:: WORK REQUIRED ::
Repeat all the records exactly, omitting pictures.

Spatial reasoning records:
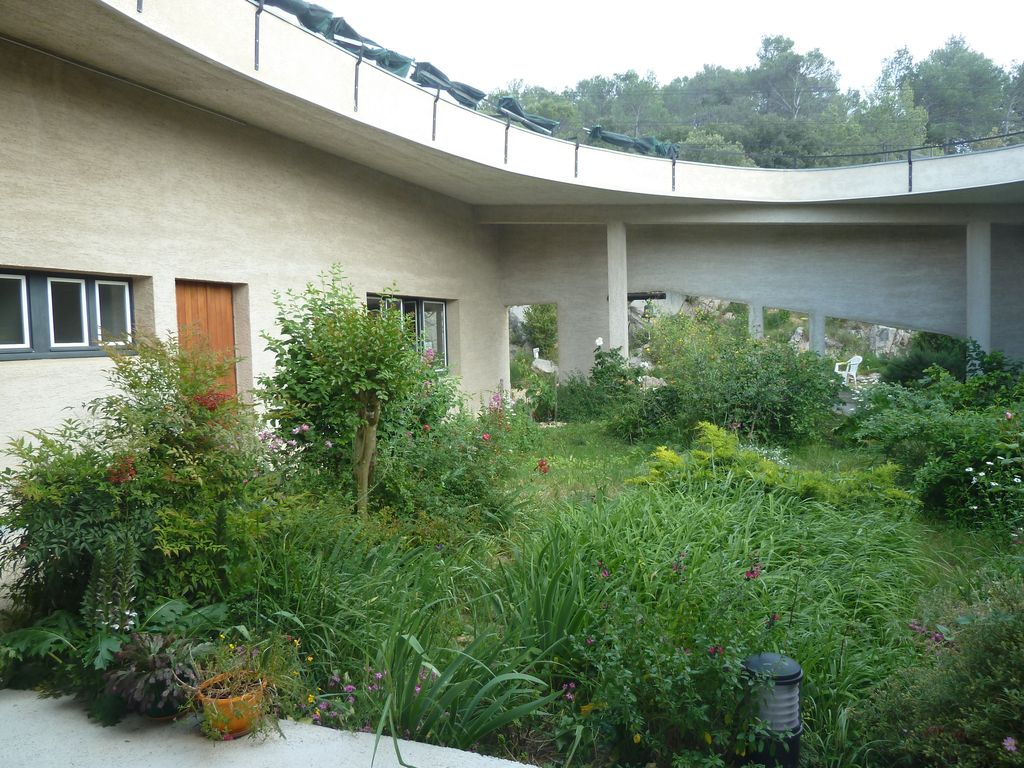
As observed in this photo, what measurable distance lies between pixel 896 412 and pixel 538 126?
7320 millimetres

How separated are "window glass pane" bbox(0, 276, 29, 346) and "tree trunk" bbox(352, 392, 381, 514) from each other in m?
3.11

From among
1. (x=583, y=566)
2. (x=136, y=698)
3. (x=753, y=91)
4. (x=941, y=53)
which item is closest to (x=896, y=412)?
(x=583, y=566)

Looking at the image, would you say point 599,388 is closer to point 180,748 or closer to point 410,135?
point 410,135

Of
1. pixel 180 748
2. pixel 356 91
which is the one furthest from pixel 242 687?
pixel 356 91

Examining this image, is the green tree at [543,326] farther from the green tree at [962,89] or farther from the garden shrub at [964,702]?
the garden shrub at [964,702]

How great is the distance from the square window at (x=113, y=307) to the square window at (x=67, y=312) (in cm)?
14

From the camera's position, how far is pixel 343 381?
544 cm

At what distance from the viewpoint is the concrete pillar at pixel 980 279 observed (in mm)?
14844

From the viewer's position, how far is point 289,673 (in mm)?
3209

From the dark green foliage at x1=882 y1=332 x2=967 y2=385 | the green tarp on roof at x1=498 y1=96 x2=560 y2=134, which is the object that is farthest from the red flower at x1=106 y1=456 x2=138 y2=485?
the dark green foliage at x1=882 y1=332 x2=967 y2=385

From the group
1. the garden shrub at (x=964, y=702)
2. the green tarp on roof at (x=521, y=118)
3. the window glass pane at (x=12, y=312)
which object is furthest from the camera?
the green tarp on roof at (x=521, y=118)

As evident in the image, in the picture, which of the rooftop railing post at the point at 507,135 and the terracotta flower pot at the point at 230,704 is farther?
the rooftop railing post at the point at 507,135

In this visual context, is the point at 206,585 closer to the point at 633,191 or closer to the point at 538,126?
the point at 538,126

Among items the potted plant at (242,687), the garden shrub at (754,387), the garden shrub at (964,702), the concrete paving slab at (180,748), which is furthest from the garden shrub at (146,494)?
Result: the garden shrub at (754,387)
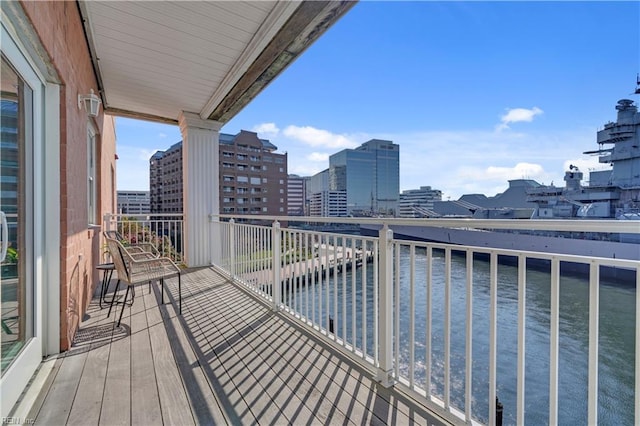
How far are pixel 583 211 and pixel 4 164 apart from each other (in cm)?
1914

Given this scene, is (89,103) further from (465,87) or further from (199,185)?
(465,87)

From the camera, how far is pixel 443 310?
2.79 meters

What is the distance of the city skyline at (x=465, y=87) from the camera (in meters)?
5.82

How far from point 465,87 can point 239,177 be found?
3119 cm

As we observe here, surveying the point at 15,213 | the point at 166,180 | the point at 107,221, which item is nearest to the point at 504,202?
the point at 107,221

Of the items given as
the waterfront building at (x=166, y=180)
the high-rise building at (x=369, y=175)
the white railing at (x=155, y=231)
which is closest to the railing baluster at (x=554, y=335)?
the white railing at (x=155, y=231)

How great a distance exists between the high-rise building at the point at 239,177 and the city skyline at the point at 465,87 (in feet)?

:: RESULT OF THIS EXERCISE ::
As observed in this photo, what measurable distance lies between pixel 896 412 and pixel 538 126?
7320 millimetres

How separated are "window glass pane" bbox(0, 276, 29, 346) and "tree trunk" bbox(352, 392, 381, 514) from each other in m?
3.11

From among
1. (x=583, y=566)
2. (x=136, y=698)
3. (x=753, y=91)
4. (x=941, y=53)
which item is closest to (x=896, y=412)?
(x=583, y=566)

Looking at the image, would you say point 599,388 is closer to point 180,748 or closer to point 410,135?
point 410,135

Of
1. pixel 180 748
2. pixel 356 91
which is the one furthest from pixel 242 687?
pixel 356 91

Examining this image, is the green tree at [543,326] farther from the green tree at [962,89] or farther from the garden shrub at [964,702]?
the garden shrub at [964,702]

How great is the distance from the square window at (x=113, y=307) to the square window at (x=67, y=312) (in cm)?
14

From the camera's position, how far is pixel 343 381?
544 cm

At what distance from the viewpoint is the concrete pillar at pixel 980 279 observed (in mm)?
14844

From the viewer's position, how far is point 289,673 (in mm)?
3209

From the dark green foliage at x1=882 y1=332 x2=967 y2=385 | the green tarp on roof at x1=498 y1=96 x2=560 y2=134, which is the object that is farthest from the red flower at x1=106 y1=456 x2=138 y2=485?
the dark green foliage at x1=882 y1=332 x2=967 y2=385

From the group
1. the garden shrub at (x=964, y=702)
2. the green tarp on roof at (x=521, y=118)
3. the window glass pane at (x=12, y=312)
which object is furthest from the camera?
the green tarp on roof at (x=521, y=118)

As evident in the image, in the picture, which of the rooftop railing post at the point at 507,135 and the terracotta flower pot at the point at 230,704 is farther?
the rooftop railing post at the point at 507,135

In this visual context, is the point at 206,585 closer to the point at 633,191 or closer to the point at 538,126?
the point at 538,126

Among items the potted plant at (242,687), the garden shrub at (754,387), the garden shrub at (964,702), the concrete paving slab at (180,748), which is furthest from the garden shrub at (146,494)?
Result: the garden shrub at (754,387)
How far are pixel 583 211 and pixel 4 164 apart from each other (in cm)?
1914

Given this scene, is (89,103) further from (465,87) or further from (199,185)?
(465,87)

From the camera, how far is pixel 443 310?
2.79 meters

What is the distance of the city skyline at (x=465, y=87) from the camera (in meters)?
5.82

How far from point 465,87 can point 239,177 be found?
3119 cm

As we observe here, surveying the point at 15,213 | the point at 166,180 | the point at 107,221, which item is nearest to the point at 504,202?
the point at 107,221

Of the items given as
the waterfront building at (x=166, y=180)
the high-rise building at (x=369, y=175)
the white railing at (x=155, y=231)
which is closest to the railing baluster at (x=554, y=335)?
the white railing at (x=155, y=231)

How great a distance exists between the high-rise building at the point at 239,177 and the city skyline at the point at 465,87 (in feet)?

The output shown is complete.